Berkshire Hathaway Inc. (BRK.B): Here Are Six Ways It Could Fail

As highly as we Fools think of Warren Buffett and Berkshire Hathaway Inc. (NYSE:BRK.B), we’d be foolish (with a lower-case “f”) to believe any company is truly without risk.

With that in mind, here are six ways Berkshire Hathaway Inc. (NYSE:BRK.B) could potentially fail investors going forward:

Berkshire Hathaway Inc.1. Losing to the market on Buffett’s terms
Over the years, Buffett has largely made his name by identifying stocks whose share prices have lagged the intrinsic value of their underlying businesses. As a result, it should come as no surprise that Buffett believes the best way to measure Berkshire Hathaway Inc. (NYSE:BRK.B)’s performance is by calculating its book value.

Sure enough, as I noted last month, Buffett himself lamented Berkshire Hathaway Inc. (NYSE:BRK.B)’s respectable 2012 book value growth of 14.4% as “subpar” after it fell short of the S&P 500’s 16% gain.

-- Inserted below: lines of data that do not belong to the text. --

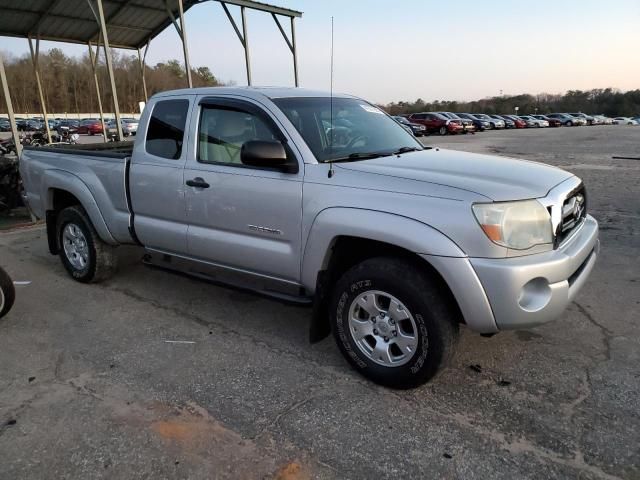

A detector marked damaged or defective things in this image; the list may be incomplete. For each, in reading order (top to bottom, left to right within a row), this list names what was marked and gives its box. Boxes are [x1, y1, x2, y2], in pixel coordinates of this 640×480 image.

cracked pavement [1, 125, 640, 478]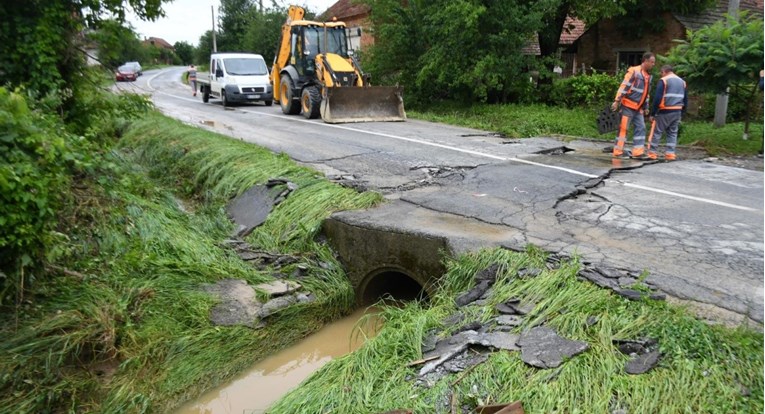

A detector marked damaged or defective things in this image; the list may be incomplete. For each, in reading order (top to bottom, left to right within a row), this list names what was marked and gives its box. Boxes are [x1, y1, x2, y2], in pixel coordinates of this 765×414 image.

cracked asphalt road [127, 68, 764, 326]
broken asphalt chunk [516, 326, 588, 368]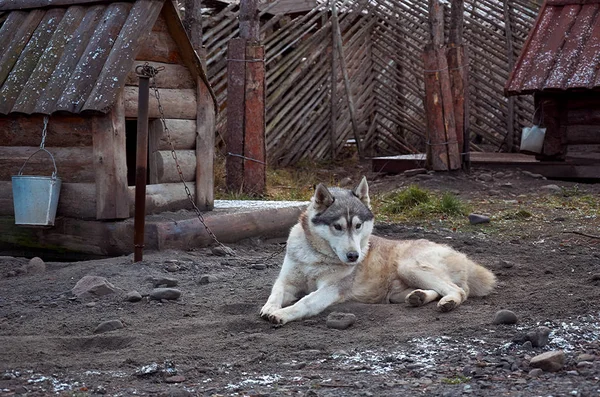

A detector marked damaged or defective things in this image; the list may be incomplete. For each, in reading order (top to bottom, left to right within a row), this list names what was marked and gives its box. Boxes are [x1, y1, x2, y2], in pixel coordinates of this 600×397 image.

rusty metal roof [0, 0, 166, 114]
rusty metal roof [506, 0, 600, 95]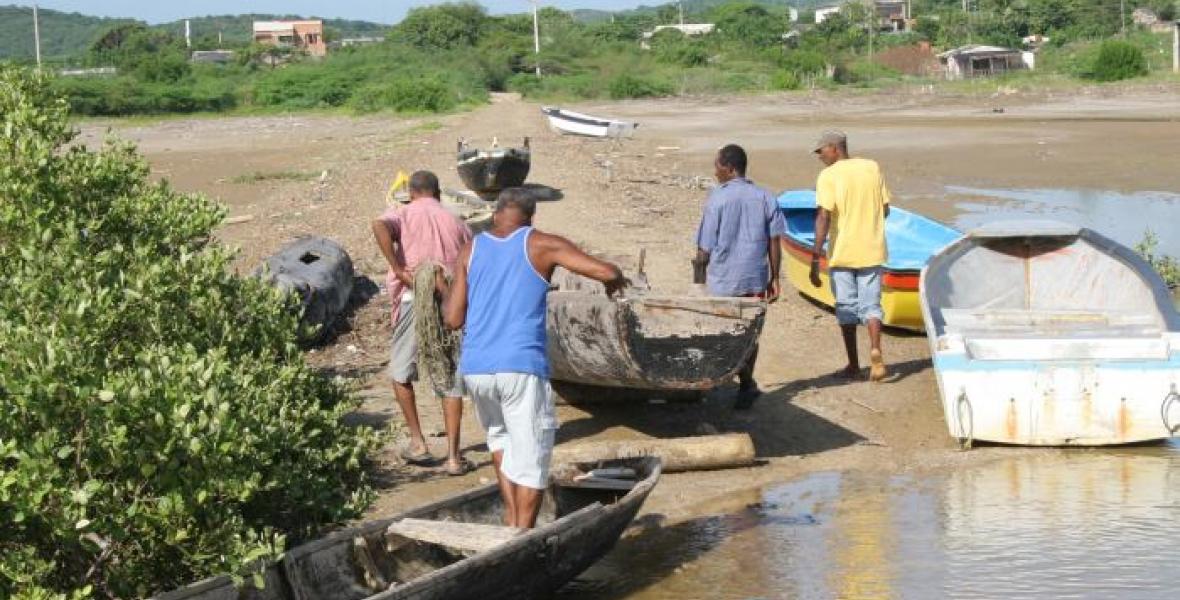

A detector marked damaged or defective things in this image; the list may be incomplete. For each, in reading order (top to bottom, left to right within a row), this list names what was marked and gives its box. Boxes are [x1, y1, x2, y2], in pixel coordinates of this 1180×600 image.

rusty boat hull [552, 274, 772, 392]
rusty boat hull [924, 221, 1180, 446]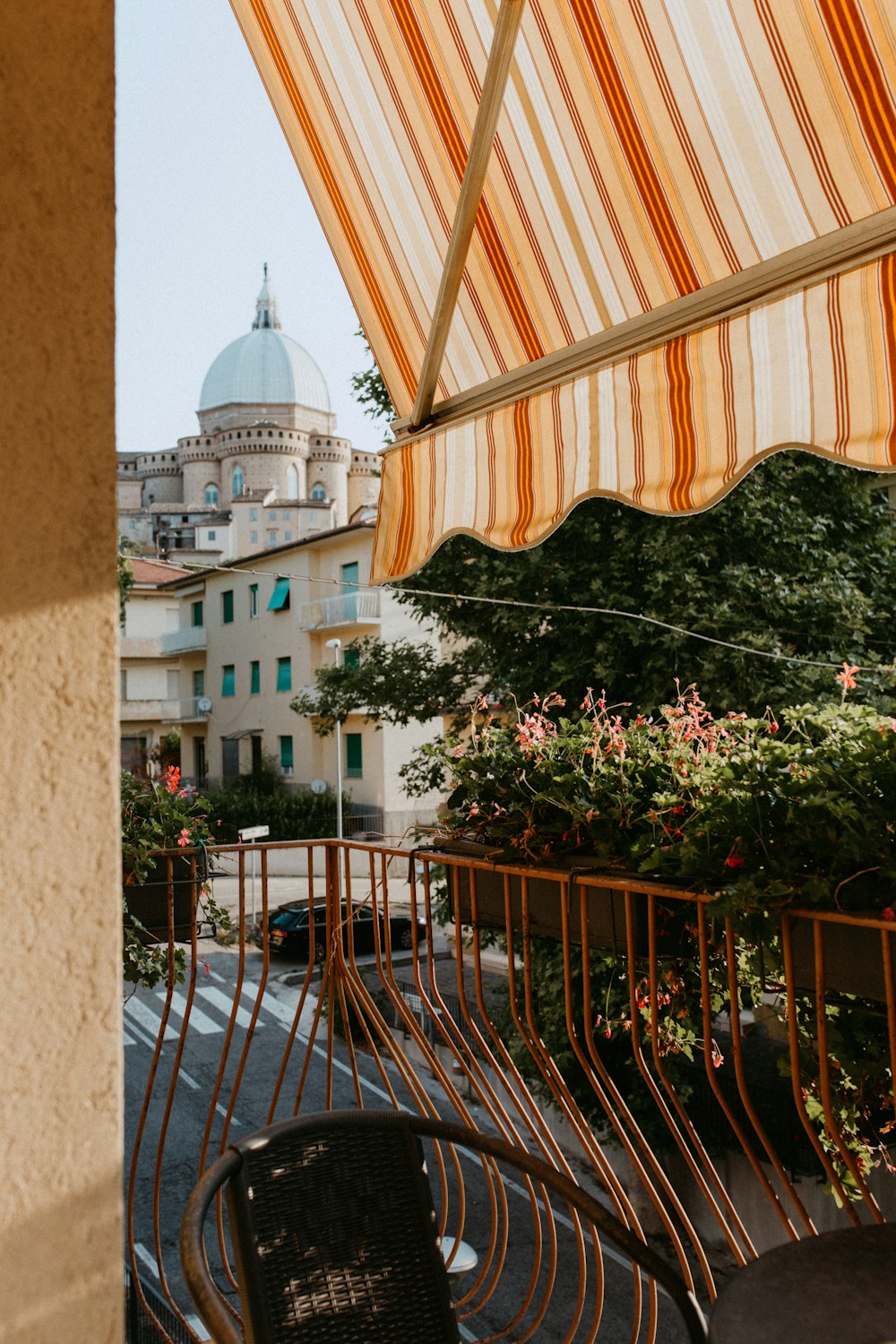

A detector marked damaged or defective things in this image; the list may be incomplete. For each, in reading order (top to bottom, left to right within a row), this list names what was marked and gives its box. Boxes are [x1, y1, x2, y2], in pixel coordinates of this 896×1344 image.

rusty iron railing [125, 839, 896, 1340]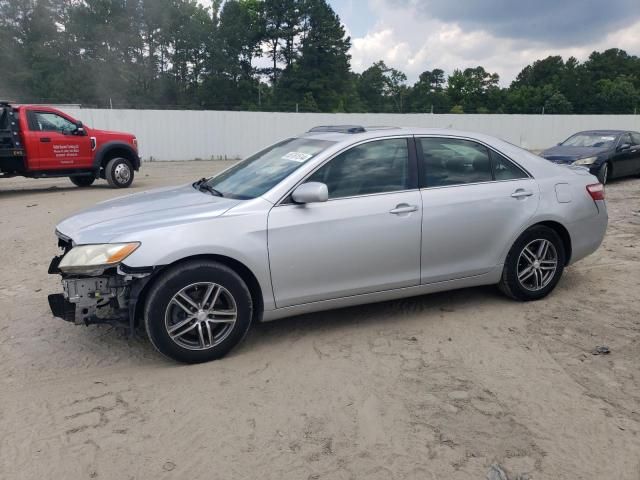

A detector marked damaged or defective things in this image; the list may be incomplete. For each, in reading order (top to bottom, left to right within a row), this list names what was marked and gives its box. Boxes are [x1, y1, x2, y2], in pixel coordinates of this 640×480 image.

damaged front bumper [47, 236, 152, 330]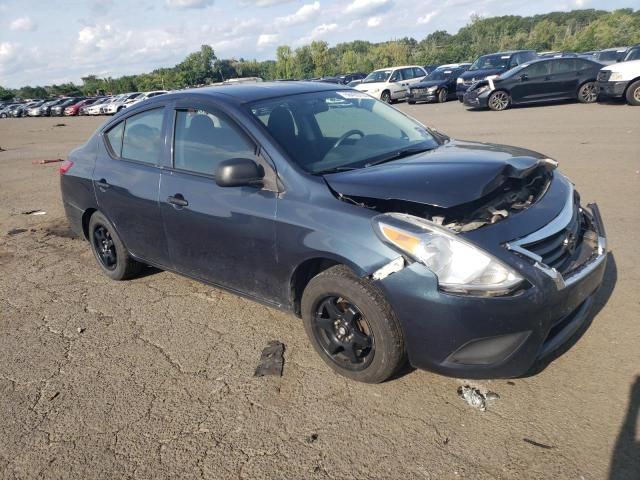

What’s more, while Buffett has helped Berkshire Hathaway Inc. (NYSE:BRK.B)’s book value per share rise an astounding 586,817% over the past 48 years (seriously — that’s no typo!), he readily admits that, with Berkshire’s enormous capital base, its book value per share going forward will probably have a hard time increasing “at a rate even close to its past rate.”

2. Losing to the market on Mr. Market’s terms
Even if Berkshire’s book value per share manages to outpace the broader market’s return, you can bet that if the share price lags, many fickle investors still won’t be patient enough to wait for the price to catch up with the value of the business.

Of course, that is part of why it’s so hard to be a value investor, but the fact remains that there will be more years during which Berkshire Hathaway stock will lag the market. For example, look at how much faster Berkshire’s book value has increased relative to both its share price and the S&P 500 over the past five years:

BRK.B Total Return Price Chart

BRK.B Total Return Price data by YCharts

While this isn’t necessarily Berkshire’s fault, you can bet many investors will inevitably perceive it as a failure.

3. Failure to maintain superior management
As Peter Lynch once said, “Go for a business that any idiot can run — because sooner or later, any idiot probably is going to run it.”

Before you go yelling “Blasphemy!” from the rooftops, I’m all too aware that Berkshire’s current management team is as solid as they come. Heck, there are at least six people with whom I wouldn’t be surprised should they be chosen as Buffett’s eventual successor.